Monday marked the first day of LINK internships for junior students at Animas High School, where 11th graders are dispersed throughout the country to experience the reality of work environments and lifelong jobs.
LINK – leading internships for new knowledge – has been an integral graduation requirement since the school’s earliest years. The three-week, 90-hour assignment is designed to immerse high schoolers in potential future careers while exploring personal skills, such as professional communication, time management and teamwork.
This year, 55 students are participating in internships, such as journalism, animal, mechanics, conservation, firefighting and more.
Nola Ziegler, a junior at AHS, never imagined she would be strapped in the back of an ambulance and reporting to calls just days after sitting in an uneventful classroom.
“It’s offered me a lot of experience and just a lot more time to think about what I’m probably going to do for the rest of my life, because at school, it’s like you’re doing the same thing every day so nothing is new or exciting,” she said. “I’m not looking at the real world in those classes.”
Ziegler is interning at Durango Fire and Rescue Station 2, where she contributes to patients’ well-being during calls and is learning medical terminology during training – a critical step in her journey through the medical field.
Because AHS is a college preparatory school, the internship experience is essential to developing students’ sense of self, community involvement and tangible real-world experience.
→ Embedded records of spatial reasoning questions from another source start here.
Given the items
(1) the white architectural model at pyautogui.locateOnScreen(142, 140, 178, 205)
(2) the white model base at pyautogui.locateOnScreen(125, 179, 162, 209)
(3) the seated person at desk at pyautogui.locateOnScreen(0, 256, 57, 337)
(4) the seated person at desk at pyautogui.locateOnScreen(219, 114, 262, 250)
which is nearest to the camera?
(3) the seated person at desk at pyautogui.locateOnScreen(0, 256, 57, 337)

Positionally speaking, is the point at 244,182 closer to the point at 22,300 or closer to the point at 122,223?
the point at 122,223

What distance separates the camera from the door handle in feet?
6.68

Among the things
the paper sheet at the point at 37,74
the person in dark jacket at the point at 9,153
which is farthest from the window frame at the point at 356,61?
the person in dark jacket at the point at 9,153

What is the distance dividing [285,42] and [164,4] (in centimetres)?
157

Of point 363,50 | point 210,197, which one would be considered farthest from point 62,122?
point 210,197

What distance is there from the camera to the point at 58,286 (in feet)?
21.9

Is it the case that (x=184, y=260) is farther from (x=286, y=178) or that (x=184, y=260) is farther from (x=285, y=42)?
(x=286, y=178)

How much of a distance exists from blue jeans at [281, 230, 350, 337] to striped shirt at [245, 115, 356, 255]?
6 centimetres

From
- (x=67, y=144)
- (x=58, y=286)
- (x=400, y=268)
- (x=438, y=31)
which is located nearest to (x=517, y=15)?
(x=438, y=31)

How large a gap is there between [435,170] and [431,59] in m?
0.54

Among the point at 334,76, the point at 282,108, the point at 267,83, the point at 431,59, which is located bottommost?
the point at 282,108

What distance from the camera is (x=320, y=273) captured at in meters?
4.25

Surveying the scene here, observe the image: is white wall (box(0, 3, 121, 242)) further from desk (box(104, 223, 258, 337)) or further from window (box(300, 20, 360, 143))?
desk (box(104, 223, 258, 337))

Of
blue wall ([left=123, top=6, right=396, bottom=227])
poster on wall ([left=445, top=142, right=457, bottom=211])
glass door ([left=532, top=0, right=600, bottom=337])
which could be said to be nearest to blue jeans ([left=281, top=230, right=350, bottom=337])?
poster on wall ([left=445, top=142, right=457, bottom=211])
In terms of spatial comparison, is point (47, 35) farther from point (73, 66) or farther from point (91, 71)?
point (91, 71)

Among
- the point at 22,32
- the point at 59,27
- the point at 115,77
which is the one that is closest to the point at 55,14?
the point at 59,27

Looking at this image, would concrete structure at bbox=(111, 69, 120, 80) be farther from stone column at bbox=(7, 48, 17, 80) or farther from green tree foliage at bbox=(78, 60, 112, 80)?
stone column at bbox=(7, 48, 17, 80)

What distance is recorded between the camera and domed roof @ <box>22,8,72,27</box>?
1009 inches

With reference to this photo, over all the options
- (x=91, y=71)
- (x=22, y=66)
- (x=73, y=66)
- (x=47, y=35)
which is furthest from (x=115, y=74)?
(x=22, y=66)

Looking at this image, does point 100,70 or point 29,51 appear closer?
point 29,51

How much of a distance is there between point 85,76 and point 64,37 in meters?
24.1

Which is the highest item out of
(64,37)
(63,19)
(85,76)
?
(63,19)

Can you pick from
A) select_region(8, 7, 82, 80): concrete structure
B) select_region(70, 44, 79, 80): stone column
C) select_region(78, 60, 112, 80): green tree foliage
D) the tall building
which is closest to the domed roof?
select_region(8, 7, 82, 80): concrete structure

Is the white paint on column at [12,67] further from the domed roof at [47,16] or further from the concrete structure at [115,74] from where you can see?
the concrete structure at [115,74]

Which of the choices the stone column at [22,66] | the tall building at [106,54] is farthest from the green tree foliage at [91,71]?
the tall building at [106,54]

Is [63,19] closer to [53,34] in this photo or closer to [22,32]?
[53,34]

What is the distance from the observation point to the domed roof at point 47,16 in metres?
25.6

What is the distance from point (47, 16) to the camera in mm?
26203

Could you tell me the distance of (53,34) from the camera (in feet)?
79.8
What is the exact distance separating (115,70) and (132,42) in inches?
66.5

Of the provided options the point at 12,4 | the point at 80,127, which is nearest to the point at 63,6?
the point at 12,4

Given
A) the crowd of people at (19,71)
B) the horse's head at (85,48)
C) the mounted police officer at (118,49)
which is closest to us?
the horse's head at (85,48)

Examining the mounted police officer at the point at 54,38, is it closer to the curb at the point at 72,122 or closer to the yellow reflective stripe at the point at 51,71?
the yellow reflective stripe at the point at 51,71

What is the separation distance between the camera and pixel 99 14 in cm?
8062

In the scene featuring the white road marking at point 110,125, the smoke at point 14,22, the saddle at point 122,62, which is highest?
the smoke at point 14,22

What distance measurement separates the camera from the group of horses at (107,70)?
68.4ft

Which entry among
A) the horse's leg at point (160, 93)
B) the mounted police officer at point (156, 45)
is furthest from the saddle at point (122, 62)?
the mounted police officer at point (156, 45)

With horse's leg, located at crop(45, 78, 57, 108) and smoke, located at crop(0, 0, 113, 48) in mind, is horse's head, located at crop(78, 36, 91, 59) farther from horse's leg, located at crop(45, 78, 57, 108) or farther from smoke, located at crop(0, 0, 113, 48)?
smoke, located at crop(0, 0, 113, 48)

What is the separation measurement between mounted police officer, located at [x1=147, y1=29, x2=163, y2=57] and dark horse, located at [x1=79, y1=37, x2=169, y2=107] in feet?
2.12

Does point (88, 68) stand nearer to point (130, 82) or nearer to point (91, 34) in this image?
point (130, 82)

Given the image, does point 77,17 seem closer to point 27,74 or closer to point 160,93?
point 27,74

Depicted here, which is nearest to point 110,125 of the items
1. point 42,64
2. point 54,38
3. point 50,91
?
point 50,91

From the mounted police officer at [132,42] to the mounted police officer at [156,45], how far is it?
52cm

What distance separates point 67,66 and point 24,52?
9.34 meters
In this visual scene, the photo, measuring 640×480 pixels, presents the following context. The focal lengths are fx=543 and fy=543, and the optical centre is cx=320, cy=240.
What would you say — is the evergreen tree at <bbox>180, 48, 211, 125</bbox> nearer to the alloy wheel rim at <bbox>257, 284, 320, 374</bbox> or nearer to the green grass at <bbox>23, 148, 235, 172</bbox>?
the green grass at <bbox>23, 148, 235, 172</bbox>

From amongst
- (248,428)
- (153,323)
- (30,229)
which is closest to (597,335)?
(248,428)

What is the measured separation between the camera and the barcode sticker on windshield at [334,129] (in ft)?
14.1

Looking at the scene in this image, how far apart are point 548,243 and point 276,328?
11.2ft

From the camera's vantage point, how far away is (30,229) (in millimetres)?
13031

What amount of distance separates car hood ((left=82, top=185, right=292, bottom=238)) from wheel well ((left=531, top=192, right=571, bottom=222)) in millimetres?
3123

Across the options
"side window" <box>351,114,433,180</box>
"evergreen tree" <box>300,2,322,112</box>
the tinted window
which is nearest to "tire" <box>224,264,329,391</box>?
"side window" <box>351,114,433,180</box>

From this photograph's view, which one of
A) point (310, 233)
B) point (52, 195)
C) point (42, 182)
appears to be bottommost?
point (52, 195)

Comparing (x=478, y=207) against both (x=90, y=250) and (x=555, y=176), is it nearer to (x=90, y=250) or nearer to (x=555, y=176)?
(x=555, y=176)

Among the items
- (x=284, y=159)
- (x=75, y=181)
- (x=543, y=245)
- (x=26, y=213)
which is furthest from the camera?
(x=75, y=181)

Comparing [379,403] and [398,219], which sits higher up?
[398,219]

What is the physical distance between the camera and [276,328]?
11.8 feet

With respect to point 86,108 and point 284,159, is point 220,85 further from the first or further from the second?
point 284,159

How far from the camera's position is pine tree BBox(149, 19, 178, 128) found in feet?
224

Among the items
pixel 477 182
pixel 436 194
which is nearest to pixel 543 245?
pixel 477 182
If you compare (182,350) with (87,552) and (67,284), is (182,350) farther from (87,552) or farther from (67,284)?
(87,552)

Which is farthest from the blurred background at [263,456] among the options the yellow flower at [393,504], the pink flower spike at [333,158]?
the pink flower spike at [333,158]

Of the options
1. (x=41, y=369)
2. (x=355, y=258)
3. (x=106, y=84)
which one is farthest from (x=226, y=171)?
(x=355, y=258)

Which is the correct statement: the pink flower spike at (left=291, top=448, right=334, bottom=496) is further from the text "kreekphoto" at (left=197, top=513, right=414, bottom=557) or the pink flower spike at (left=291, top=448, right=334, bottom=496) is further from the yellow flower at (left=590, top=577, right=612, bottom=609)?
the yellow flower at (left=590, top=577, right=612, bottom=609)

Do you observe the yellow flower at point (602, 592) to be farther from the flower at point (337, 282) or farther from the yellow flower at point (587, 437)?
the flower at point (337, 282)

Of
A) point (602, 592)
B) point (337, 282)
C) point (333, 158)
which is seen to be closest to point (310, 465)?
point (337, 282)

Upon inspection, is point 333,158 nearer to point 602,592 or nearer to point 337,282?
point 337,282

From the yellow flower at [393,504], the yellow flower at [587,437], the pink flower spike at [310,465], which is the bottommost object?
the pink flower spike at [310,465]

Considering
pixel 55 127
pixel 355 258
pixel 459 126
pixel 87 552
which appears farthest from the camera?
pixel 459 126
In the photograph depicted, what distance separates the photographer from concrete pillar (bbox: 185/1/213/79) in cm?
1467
Every year, the LINK program begins on April 20 and concludes after 90 hours have been met usually around May 8. For these emerging adults, the boundaries are almost limitless as they have the ability to choose their own internship and travel anywhere to pursue it.
Penelope Cartwright, an intern for the League of Women Voters of La Plata County, isn’t stationed behind a school desk anymore; she’s designing social media campaigns and advertisements tailored to young adult audiences.
“You really have to take what you’ve learned from Animas’ presentations of learning and apply it to the real world,” she said. “So even though Animas sets you up well for that stuff, there’s no way to really prepare you for the professional world unless you’re there.”
The LINK internship program, which has been a staple at AHS for 15 years, is currently headed up by Elliot Baglini.
He has been the AHS LINK coordinator for three years.
“The best internships are when students are hungry for information, new experiences and they leave their internship more curious than before,” he said.
At AHS, LINK internships have become an annual tradition that are “a project-based approach to career counseling and preparing students for life after high school,” Baglini said.
In South Padre Island, Texas, Vivian Van Delden is an intern for Sea Turtle Inc. where she educates guests, observes medical operations and learns clinical procedures. For Van Delden, the LINK program was the perfect opportunity to explore her interests outside “landlocked Durango.”
The LINK experience is more than just an opportunity to travel or avoid school; it represents a crowd of young adults overflowing with passion, perspective and a deep desire to learn with meaning.
“I would definitely encourage other people to experience LINK,” Van Delden said. “I think it’s probably one of the greatest things that AHS has to offer. Any experience that you have in LINK is going to help you, no matter what.”
Evelyn Bopp is an Animas High School junior working as a newsroom intern at The Durango Herald for her LINK internship.